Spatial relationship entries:

<<<<

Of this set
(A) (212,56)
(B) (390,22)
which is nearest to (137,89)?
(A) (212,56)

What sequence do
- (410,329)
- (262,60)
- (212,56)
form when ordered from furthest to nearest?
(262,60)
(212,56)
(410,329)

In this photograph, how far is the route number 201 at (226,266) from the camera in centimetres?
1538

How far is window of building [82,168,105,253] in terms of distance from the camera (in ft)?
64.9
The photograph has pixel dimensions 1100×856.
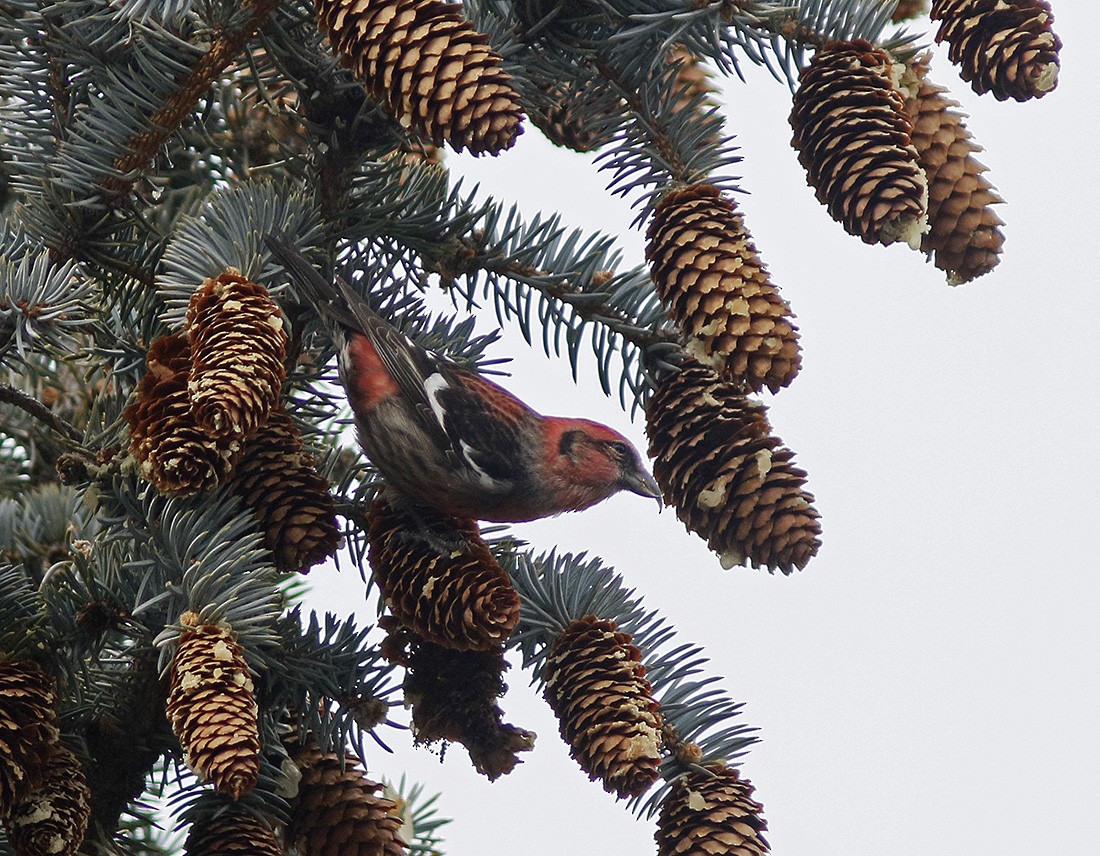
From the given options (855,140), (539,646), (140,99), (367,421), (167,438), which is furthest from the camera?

>>>>

= Exercise goal =
Format the lines above, from the line containing "In this photograph, how" through the end of the entries, as a numbered list, leaving out blank lines and pictures.

= Response to the task =
1. In this photograph, how far is the route number 201 at (226,266) from the camera in centimetres?
2. 1538
3. How far is window of building [82,168,105,253] in terms of distance from the camera (in ft)?
4. 64.9
5. The photograph has pixel dimensions 1100×856.
6. From the given options (855,140), (539,646), (140,99), (367,421), (167,438), which is furthest from the camera?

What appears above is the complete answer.